Conwy Lloyd Morgan, FRS (06 February 1852 to 06 March 1936) was a British ethologist and psychologist. He is remembered for his theory of emergent evolution, and for the experimental approach to animal psychology now known as Morgan’s Canon, a principle that played a major role in behaviourism, insisting that higher mental faculties should only be considered as explanations if lower faculties could not explain a behaviour.

David Rosenhan

David L. Rosenhan (22 November 1929 to 06 February 2012) was an American psychologist. He is best known for the Rosenhan experiment, a study challenging the validity of psychiatry diagnoses.

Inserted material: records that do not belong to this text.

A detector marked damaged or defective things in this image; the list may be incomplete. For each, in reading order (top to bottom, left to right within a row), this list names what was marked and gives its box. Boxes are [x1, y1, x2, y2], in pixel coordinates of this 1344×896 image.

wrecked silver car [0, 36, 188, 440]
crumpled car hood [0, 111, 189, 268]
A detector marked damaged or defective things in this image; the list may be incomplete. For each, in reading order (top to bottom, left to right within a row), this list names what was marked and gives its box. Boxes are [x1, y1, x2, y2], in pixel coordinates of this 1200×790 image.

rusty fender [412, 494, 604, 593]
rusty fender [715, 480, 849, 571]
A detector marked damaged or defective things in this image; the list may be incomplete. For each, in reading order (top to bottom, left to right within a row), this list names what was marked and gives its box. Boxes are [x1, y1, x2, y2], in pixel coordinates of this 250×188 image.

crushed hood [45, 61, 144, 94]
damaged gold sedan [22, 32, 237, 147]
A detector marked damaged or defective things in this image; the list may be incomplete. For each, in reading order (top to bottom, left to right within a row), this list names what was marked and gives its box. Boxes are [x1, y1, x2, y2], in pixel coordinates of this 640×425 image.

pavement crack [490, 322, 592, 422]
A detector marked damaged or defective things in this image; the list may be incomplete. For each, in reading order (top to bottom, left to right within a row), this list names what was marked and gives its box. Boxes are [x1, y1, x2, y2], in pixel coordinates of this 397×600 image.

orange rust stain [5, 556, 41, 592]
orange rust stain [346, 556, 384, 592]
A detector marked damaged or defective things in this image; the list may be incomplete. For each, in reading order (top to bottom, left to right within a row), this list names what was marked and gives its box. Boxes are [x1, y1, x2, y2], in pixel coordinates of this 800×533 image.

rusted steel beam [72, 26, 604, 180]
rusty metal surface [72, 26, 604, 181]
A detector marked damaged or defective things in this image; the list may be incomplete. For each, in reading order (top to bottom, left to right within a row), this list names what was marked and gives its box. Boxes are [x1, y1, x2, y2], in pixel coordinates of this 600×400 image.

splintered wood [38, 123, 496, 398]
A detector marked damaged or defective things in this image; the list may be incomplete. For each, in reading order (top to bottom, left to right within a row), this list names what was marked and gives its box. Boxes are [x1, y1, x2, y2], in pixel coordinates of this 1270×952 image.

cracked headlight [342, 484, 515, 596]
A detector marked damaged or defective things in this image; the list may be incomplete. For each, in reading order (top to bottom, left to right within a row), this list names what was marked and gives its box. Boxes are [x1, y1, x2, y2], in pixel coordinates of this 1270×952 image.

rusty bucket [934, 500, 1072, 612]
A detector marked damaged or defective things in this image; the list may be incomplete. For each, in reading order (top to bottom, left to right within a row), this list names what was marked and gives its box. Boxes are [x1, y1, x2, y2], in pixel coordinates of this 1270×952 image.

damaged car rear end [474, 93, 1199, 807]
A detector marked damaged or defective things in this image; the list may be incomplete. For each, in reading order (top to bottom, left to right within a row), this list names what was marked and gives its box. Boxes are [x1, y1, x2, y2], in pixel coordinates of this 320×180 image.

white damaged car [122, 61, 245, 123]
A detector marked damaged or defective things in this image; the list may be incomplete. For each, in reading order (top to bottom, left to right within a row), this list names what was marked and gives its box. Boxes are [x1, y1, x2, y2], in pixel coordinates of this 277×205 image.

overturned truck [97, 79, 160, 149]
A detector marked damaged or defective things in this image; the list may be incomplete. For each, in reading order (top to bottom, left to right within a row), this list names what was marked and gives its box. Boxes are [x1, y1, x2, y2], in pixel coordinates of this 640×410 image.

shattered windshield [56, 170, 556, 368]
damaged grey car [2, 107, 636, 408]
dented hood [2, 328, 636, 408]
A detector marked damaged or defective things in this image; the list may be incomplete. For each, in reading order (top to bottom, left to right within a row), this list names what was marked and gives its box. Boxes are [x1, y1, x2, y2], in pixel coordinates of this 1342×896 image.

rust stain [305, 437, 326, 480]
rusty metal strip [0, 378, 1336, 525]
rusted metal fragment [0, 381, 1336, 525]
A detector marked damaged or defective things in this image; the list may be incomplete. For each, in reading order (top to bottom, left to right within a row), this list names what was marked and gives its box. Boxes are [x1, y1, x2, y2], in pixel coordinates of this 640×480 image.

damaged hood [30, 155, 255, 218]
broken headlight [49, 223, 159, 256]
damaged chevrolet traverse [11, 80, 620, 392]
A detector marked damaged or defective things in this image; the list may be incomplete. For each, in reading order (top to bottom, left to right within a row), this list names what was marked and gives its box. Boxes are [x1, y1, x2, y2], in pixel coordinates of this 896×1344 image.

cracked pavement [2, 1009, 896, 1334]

Rosenhan received his Bachelor of Arts degree in mathematics in 1951 from Yeshiva College, his master’s degree in economics in 1953 and his doctorate in psychology in 1958, both from Columbia University. As further described in his obituary published by the American Psychological Association (APA), “Rosenhan was a pioneer in applying psychological methods to the practice of law, including the examination of expert witnesses, jury selection, and jury deliberation.” He was:

a professor of law and of psychology at Stanford University from 1971 until his retirement in 1998… Before joining the Stanford Law School faculty, he was a member of the faculties of Swarthmore College, Princeton University, Haverford College, and the University of Pennsylvania. He also served as a research psychologist at the Educational Testing Service.

He later became a professor emeritus in law and psychology at Stanford University. Rosenhan was a fellow of the American Association for the Advancement of Science and various psychological societies, including the APA,[1] and had been a visiting fellow at Wolfson College at Oxford University.[citation needed]

Rosenhan died on 06 February 2012, at the age of 82.